Les plus anciennes fables de l'Occident.
Le genre de la fable, relativement peu prolifique dans la littérature occidentale, est réputé avoir pour fondateur le Grec Esope. Son existence même est discutée, et ceux qui la valident lui assignent l'époque archaïque de l'histoire de la Grèce (VIIe - VIe siècles avant Jésus-Christ) comme cadre chronologique vraisemblable.
Bien entendu, il ne faut guère en espérer davantage qui soit plausible. Esope aurait été originaire de la ville thrace de Mésembrie; il fut affranchi par Idmon après avoir été l'esclave de Xanthos; il se fit une certaine réputation auprès des Samiens en leur racontant une fable; il aurait été mis à mort injustement par les Delphiens.
Tout cela est un peu court pour deviner pourquoi ces 273 textes lui sont attribués. Encore ne s'agit-il pas là d'un nombre canonique. Ces textes nous sont pour la plupart parvenus sous plusieurs "recensions", c'est-à-dire des versions légèrement différentes.
Les animaux mis en scène sont communs dans nos régions pour la plupart (Chien, belette, loup, chèvre, grenouille, renard...), ou parfois plus exotiques (lion, chameau, panthère, singe). Le rapport entre l'action décrite et les attributs traditionnels de ces animaux est assez souvent clair (le serpent est traître, le loup est vorace...), mais il arrive parfois que le casting pourrait être bouleversé sans que l'action en soit notablement altérée. Ainsi, dans la fable 171, une chauve-souris, une ronce et une mouette se font banquiers et commerçants. On n'y aurait pas pensé spontanément.
C'est que cette fable tire du côté du mythe étiologique: elle prétend expliquer le comportement habituel des chauve-souris, des ronces et des mouettes par ce qui est arrivé dans cette histoire. On est proche du mythe de fondation.
Des hommes et des dieux sont parfois mis en scène, dont Esope et Zeus eux-mêmes.
Mais la majorité des fables ne présente pas ce souci explicatif quelque peu archaïque. Sous forme de petits récits très simples, elles cherchent à transmettre une expérience pratique et morale : "La fable nous montre que lorsqu'un point nous touche de près, nous revenons toujours y buter". "Cette fable pourrait s'appliquer à qui n'accorde pas ses actes et ses paroles." "Cette fable enseigne qu'il ne faut pas traiter de même les bons et les méchants."
La narration, ainsi que la moralité, sont en prose, et rédigées en un style minimaliste, ce qui les rend particulièrement propres à être apprises par des générations d'élèves pendant plusieurs siècles. De fait, Esope a été un des grands pédagogues de la Grèce.

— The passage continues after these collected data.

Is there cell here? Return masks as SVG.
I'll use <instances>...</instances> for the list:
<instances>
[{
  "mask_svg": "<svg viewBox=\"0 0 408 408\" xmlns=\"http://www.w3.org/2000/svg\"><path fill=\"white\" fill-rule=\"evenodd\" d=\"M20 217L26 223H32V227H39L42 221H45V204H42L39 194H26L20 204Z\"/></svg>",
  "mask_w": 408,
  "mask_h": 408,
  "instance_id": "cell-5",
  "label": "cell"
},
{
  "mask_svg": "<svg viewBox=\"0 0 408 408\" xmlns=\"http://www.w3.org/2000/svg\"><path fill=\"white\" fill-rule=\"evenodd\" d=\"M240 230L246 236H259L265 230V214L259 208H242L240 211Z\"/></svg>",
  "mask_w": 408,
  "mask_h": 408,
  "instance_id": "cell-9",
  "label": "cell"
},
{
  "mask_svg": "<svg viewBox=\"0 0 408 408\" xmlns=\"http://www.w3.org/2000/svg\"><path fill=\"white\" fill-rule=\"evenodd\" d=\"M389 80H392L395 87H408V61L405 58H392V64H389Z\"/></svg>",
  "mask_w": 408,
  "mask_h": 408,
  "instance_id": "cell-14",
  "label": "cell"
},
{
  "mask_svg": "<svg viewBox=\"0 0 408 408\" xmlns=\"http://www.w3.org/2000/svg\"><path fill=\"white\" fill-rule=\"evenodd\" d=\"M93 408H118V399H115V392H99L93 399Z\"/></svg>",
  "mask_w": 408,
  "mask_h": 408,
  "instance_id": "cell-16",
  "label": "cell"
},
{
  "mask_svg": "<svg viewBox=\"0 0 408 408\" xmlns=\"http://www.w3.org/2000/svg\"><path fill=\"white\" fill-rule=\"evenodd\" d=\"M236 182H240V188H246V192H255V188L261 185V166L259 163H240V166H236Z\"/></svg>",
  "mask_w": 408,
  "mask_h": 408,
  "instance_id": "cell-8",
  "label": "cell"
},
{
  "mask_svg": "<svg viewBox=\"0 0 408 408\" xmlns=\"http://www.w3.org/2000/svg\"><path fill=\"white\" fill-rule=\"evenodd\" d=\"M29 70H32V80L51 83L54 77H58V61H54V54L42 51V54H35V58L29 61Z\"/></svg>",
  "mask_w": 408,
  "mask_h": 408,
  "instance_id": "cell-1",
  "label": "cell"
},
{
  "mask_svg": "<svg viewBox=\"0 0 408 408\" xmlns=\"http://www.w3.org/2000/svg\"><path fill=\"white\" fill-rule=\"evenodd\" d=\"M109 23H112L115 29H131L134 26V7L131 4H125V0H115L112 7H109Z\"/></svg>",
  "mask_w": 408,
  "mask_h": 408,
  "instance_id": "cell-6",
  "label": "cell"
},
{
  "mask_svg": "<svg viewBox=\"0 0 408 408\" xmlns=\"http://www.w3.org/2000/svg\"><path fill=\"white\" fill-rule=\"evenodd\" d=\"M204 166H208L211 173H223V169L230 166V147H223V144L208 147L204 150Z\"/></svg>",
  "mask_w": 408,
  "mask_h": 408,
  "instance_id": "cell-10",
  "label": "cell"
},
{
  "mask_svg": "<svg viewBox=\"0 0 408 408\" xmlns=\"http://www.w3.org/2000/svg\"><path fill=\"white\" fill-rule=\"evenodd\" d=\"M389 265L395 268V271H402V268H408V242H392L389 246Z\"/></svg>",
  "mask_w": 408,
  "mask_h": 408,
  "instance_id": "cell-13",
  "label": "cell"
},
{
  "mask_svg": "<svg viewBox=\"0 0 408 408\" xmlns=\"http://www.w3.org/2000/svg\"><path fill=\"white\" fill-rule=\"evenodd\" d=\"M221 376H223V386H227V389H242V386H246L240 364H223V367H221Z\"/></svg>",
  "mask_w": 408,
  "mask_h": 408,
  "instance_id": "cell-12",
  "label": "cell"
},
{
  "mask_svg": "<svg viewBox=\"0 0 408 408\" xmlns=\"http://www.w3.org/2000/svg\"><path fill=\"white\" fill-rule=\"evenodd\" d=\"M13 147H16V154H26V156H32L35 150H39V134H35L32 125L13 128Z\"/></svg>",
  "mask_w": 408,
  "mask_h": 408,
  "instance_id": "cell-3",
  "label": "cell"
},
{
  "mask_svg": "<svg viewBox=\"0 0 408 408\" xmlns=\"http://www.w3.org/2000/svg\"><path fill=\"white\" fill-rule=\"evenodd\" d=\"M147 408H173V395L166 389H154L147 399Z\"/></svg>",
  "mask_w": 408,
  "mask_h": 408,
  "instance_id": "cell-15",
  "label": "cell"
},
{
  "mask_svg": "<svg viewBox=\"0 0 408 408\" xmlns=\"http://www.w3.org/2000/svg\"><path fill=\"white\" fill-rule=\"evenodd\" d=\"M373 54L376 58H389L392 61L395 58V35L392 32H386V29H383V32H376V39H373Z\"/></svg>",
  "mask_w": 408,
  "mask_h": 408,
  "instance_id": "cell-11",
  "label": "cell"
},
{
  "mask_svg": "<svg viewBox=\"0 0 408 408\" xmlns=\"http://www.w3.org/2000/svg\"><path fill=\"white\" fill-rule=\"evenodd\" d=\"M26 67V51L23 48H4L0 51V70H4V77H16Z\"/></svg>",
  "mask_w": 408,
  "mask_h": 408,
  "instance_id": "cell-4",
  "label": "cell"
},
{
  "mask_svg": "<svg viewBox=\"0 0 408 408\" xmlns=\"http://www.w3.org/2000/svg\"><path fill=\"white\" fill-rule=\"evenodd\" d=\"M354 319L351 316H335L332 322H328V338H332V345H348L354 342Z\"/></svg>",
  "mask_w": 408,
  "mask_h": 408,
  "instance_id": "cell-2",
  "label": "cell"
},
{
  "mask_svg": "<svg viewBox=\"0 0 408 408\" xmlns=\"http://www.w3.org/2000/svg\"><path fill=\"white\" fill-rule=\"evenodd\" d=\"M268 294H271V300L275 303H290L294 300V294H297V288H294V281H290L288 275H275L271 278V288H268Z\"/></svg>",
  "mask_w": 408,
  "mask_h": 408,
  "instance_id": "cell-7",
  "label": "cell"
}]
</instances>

On y trouvera les canevas dont La Fontaine a tiré ses chefs-d'oeuvre : le loup et l'agneau, le corbeau et le renard, la mort et le bûcheron, etc. Mais ceux qui s'attendraient à retrouver la splendeur versificatrice baroque du grand fabuliste français en seront pour leurs frais: les récits, pour pittoresques qu'ils soient, sont expédiés avec une grande platitude, et ne cherchent, au mieux, qu'à exposer une vérité générale en termes métaphoriques.
Les fables d'Esope trouvent leur prolongement chez d'autres auteurs anciens : Phèdre, Babrius, Avianus. La présente édition expose fort au long ce que peut bien être une fable en soi, et présente quelques versions alternatives de certains textes.
Le charme prenant de ces textes n'est donc pas d'ordre strictement poétique, mais plutôt anthropologique : les vérités permanentes de l'humanité penchent vers une mise en scène totémique, usant de la métaphore et de la prosopopée, relevant d'une époque où l'homme cherchait à formuler en son langage articulé tout neuf les règles de survie dans son environnement et vis-à-vis de ses semblables. L'identification du lecteur vis-à-vis de certains des acteurs des fables relève aussi bien de la sympathie émotionnelle que d'un sentiment plus trouble : celui de remonter vers des origines animales, plus ou moins féériques : un monde où les bêtes parlent entre elles, d'une espèce à une autre, sans avoir besoin de traducteur.
Esope nous livre les leçons de sagesse élémentaire de toute enfance.